This archive report was first published on 30 September 2019.
Kenya is on the brink of a health crisis as pharmaceutical companies have stopped importing drugs following a dispute with the government over new regulations.
The Kenya Pharmaceutical Distributors Association has announced that companies importing and distributing medicines have ceased imports until the government reverses a directive requiring double inspections before allowing products into the country.
According to Dr. Kamamia Murichu, Chairman of the Kenya Pharmaceutical Distributors Association, the new regulations have already caused disruptions, with seven containers sent back to India over the weekend due to lack of a Pre-export Verification of Conformity (PVoC) certificate.
The new regulations, introduced by the Ministry of Trade, require goods to have a PVoC certificate before being allowed into the country. This certificate is a conformity assessment issued to exporting countries before the products are brought into Kenya.
From October 1, 2019, every importer must have their goods pre-inspected before leaving the country of export, at a cost of USD $250 (Sh25,000) per product. This has led to significant delays, with shipments taking close to two months to clear customs.

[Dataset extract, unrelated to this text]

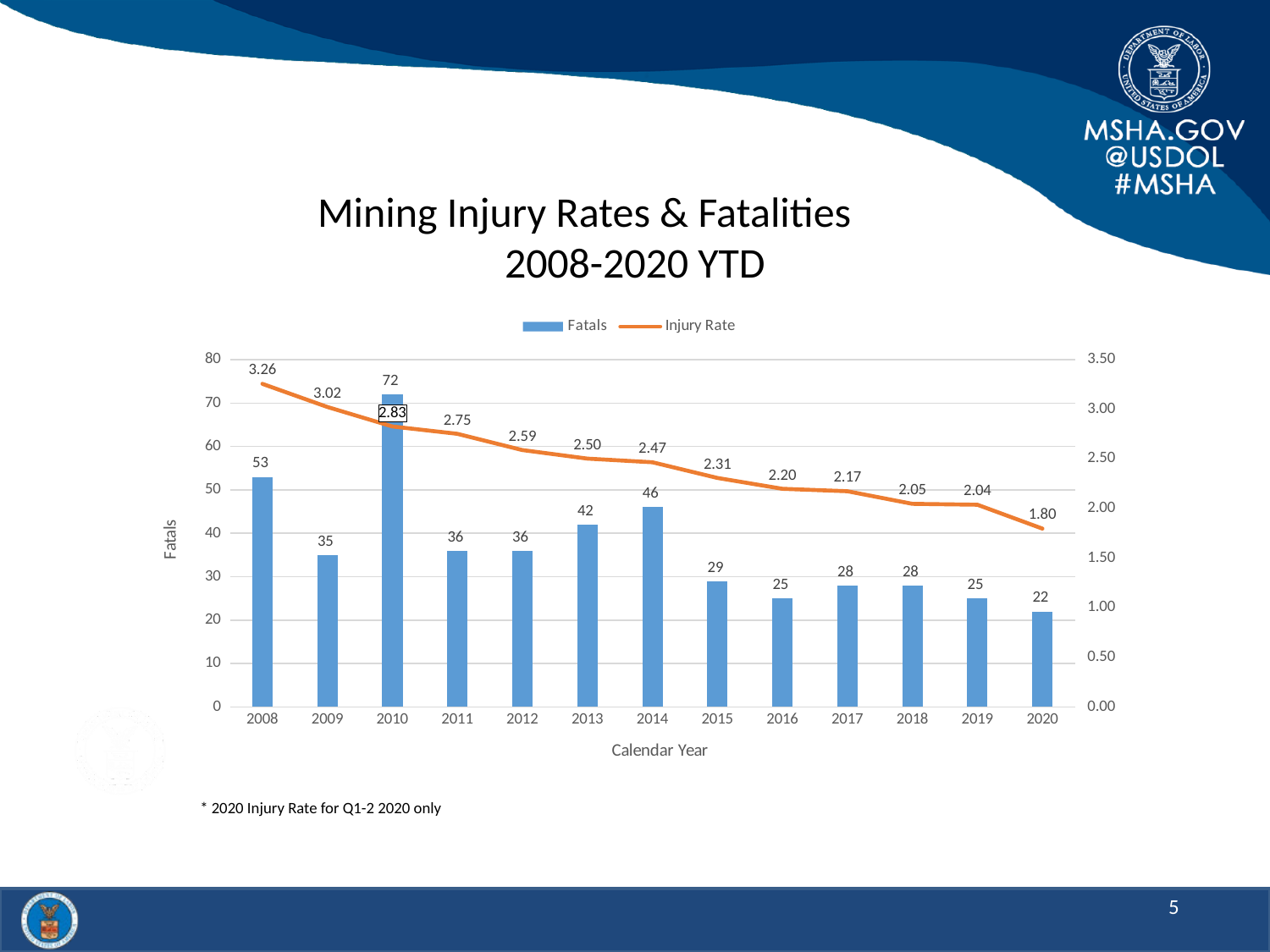
How many fatals were recorded in 2010? 72 Does the injury rate rise or fall from 2008 to 2020? fall How many series does the legend list? 2 What kind of chart is used to show the Fatals series? bar chart What was the injury rate in 2014? 2.47 What is the label of the x axis? Calendar Year Which year had more fatals, 2013 or 2015? 2013 What is the difference in fatals between 2008 and 2009? 18 How many years are shown on the x axis? 13 Which year had the lowest injury rate? 2020 What is the difference between the injury rate in 2008 and in 2020? 1.46 Which year had the highest number of fatals? 2010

The government claims that the new regulations aim to improve the cost of doing business and efficiency at ports of entry, but the pharmaceutical companies warn that the delays will plunge the country into a crisis and increase the cost of drugs.
Essential medicines, including cancer treatments, painkillers, and malaria drugs, are already in short supply, and the situation is expected to worsen if the regulations are not revised.